The Last of Us Part 2 is a plea for us to have patience and understand others. To look beyond our personal bias and experience and forgive those that we do not yet understand. It's a game full of brutality, violence and hatred, asking you to have empathy in their place. It communicates all of this in a way only games can.
With all of this said, I can't wrap my head around people's complaints. People who are upset that Joel is killed somehow missed that that's the point. You're supposed to be upset he is killed, players are so attached to him that it's the perfect set up for a revenge plot.
People who are upset that Ellie doesn't get revenge must've missed the entire last 13 hours of the game designed explicitly to undo your own anger and want for revenge. Every good revenge story ever shows you that revenge is bad, it's Revenge 101. The fact that some players seemingly wanted to kill Abby and celebrate concerns me.
The idea that this betrays the first game is baffling. It's a perfect extension of the themes and characters. Did people just want a retread? Did they want Joel and Ellie to travel across the country again? We still got plenty of satisfying Joel and Ellie moments in the form of flashbacks. Not to mention the revelation that Ellie knew about Joel's lie is one of the most powerful moments I've experienced in gaming.

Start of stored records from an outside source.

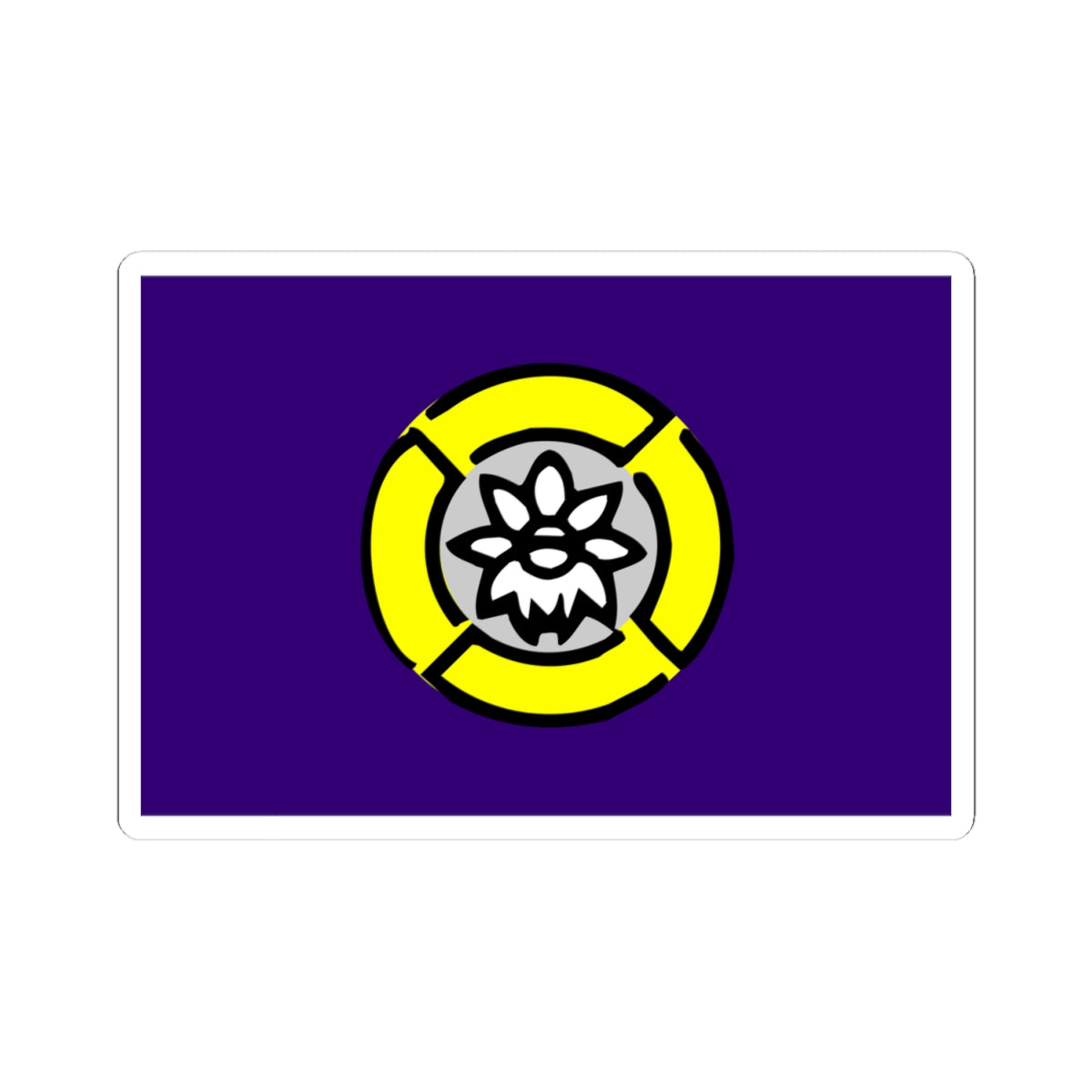 Flag of Rankoshi Hokkaido (Japan) STICKER Vinyl Kiss-Cut Decal
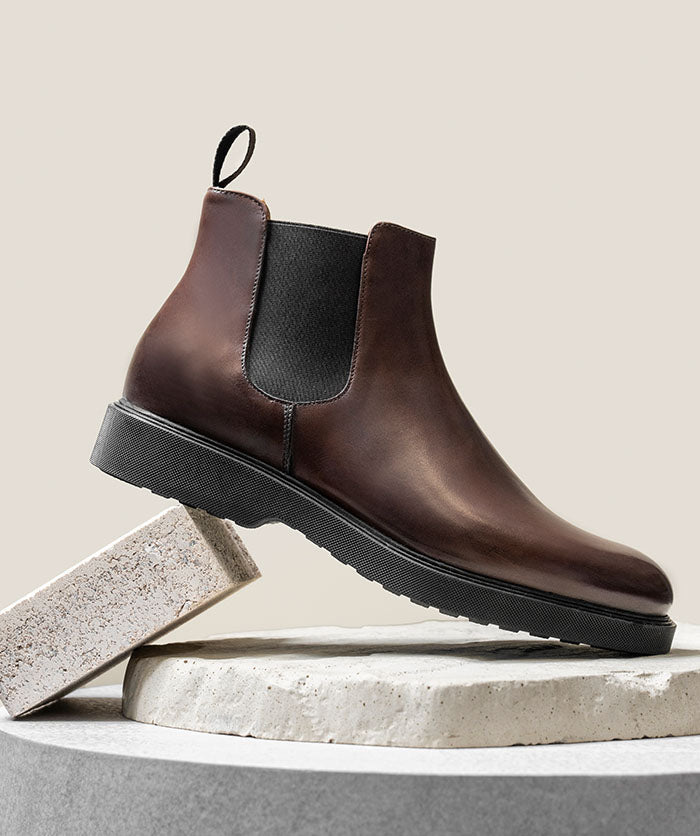 Bottines ANTON Marron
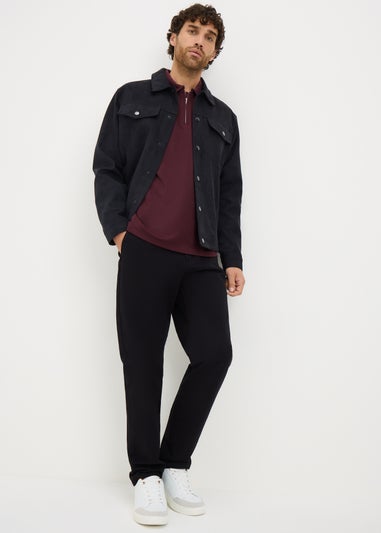 Burgundy Tipped Polo Shirt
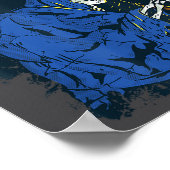 Stay Sitive Skeleton Halloween Grim Reaper Motivat Poster (Ecke)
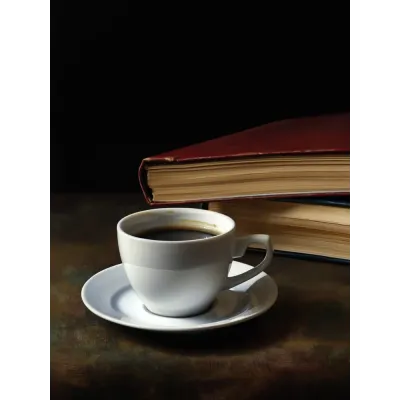 Fincan ve Kitap V Kanvas Tablo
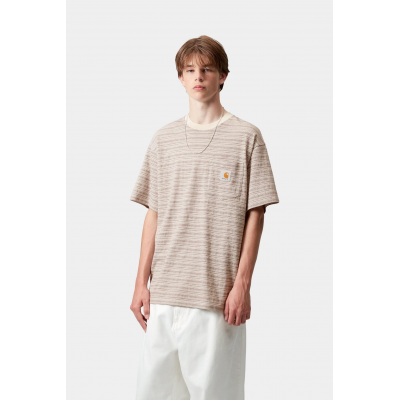 CARHARTT WIP - S/S GELLAR POCKET T-SHIRT - BEIGE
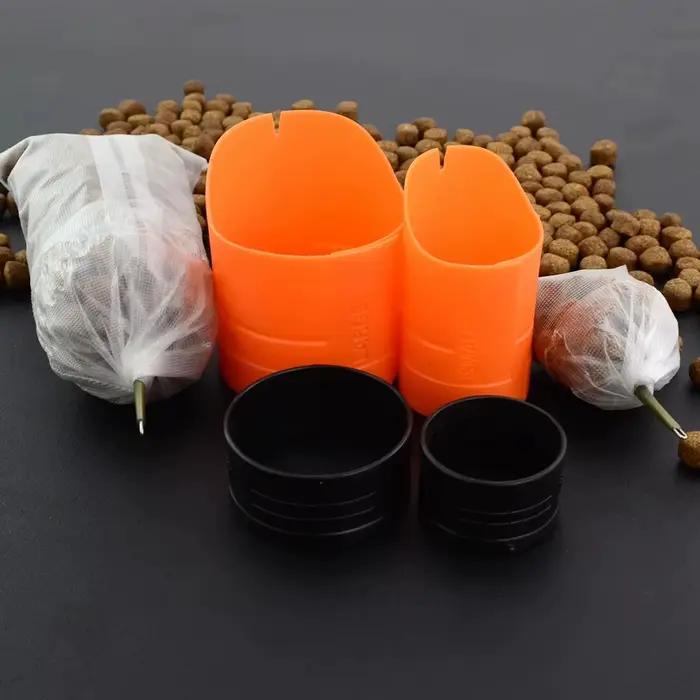 Sacs PVA pêche carpe 50 pièces 7x15cm pour amorçage boilies pellets appâts soluble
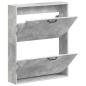 Preview: Wandmontierter Schuhschrank HAARLEM 71 x 17 x 86 cm Betongrau
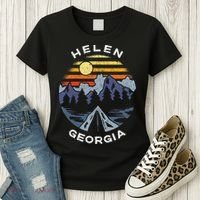 Helen Georgia Mountains Lake Ga Vacation Souvenir Women's T-Shirt thumb 3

As someone who has been incredibly excited to see games advance as a storytelling medium, this game feels like a milestone. Where narrative, gameplay, characters and player interaction are all in service to the themes of the work. Even little details, like the NPCs addressing each other by name come back full circle to the themes when we are shown these same people going about their lives. It's a tremendous game, it's scope and execution are bewildering. I don't think it would've seen such extreme backlash had there not been leaks, the spoilers without the context and how they are told got people angry and then they just decided to stay angry. It's ironic that a game denouncing tribalism and rashness has been greeted by so much of both.